# DO THIS:
Return the listing below word for word, with every line in its original order.

# INPUT MATERIAL:
*-*-*

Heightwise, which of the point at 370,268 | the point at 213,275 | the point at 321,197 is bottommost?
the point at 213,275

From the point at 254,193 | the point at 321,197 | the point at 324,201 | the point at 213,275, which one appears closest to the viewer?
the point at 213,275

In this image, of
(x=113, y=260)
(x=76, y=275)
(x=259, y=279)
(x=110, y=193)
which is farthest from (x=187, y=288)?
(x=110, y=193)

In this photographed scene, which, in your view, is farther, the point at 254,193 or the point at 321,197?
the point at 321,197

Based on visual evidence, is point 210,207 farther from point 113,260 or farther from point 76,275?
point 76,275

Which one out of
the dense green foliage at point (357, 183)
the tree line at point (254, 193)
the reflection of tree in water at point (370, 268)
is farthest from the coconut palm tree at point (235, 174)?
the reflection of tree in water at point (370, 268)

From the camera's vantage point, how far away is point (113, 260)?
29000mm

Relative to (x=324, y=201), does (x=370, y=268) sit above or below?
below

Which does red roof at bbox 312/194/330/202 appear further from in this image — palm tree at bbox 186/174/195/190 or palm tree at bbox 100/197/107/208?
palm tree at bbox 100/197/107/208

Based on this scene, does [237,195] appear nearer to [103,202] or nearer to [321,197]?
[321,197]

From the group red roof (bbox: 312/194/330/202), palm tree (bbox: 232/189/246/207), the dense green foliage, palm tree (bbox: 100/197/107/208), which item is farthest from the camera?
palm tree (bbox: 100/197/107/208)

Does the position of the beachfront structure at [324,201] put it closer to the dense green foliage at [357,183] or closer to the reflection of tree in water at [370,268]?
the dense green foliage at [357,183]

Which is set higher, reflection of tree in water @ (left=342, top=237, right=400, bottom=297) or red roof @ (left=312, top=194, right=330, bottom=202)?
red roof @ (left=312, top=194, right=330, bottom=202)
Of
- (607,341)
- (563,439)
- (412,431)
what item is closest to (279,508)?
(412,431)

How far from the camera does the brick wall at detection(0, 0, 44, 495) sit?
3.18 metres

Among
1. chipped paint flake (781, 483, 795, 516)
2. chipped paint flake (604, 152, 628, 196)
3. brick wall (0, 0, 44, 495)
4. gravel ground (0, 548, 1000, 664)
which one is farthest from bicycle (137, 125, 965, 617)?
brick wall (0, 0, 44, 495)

*-*-*

# TASK ANSWER:
Heightwise, which of the point at 370,268 | the point at 213,275 | the point at 321,197 is bottommost?
the point at 213,275

From the point at 254,193 | the point at 321,197 | the point at 324,201 | the point at 213,275, which one appears closest to the viewer?
the point at 213,275

In this image, of
(x=113, y=260)
(x=76, y=275)
(x=259, y=279)
(x=110, y=193)
which is farthest from (x=187, y=288)?
(x=110, y=193)

In this photographed scene, which, in your view, is farther, the point at 254,193 or the point at 321,197?
the point at 321,197

Based on visual evidence, is point 210,207 farther from point 113,260 or farther from point 76,275?
point 76,275

Which one out of
the dense green foliage at point (357, 183)
the tree line at point (254, 193)
the reflection of tree in water at point (370, 268)
is farthest from the coconut palm tree at point (235, 174)?
the reflection of tree in water at point (370, 268)

From the camera's vantage point, how far away is point (113, 260)?
29000mm

Relative to (x=324, y=201), does (x=370, y=268) sit above or below?
below

Which does red roof at bbox 312/194/330/202 appear further from in this image — palm tree at bbox 186/174/195/190 or palm tree at bbox 100/197/107/208?
palm tree at bbox 100/197/107/208

Based on this scene, does [237,195] appear nearer to [103,202] or nearer to [321,197]?
[321,197]

From the group red roof (bbox: 312/194/330/202), palm tree (bbox: 232/189/246/207), the dense green foliage, palm tree (bbox: 100/197/107/208), which item is farthest from the camera?
palm tree (bbox: 100/197/107/208)

Does the position of the beachfront structure at [324,201] put it closer to the dense green foliage at [357,183] or closer to the reflection of tree in water at [370,268]?
the dense green foliage at [357,183]

Which is set higher, reflection of tree in water @ (left=342, top=237, right=400, bottom=297) or red roof @ (left=312, top=194, right=330, bottom=202)?
red roof @ (left=312, top=194, right=330, bottom=202)
Of
- (607,341)
- (563,439)
- (412,431)
what item is closest to (279,508)?
(412,431)

How far from the camera does the brick wall at detection(0, 0, 44, 495) sit?
3.18 metres

Among
1. chipped paint flake (781, 483, 795, 516)
2. chipped paint flake (604, 152, 628, 196)
3. brick wall (0, 0, 44, 495)
4. gravel ground (0, 548, 1000, 664)
which one is farthest from bicycle (137, 125, 965, 617)?
brick wall (0, 0, 44, 495)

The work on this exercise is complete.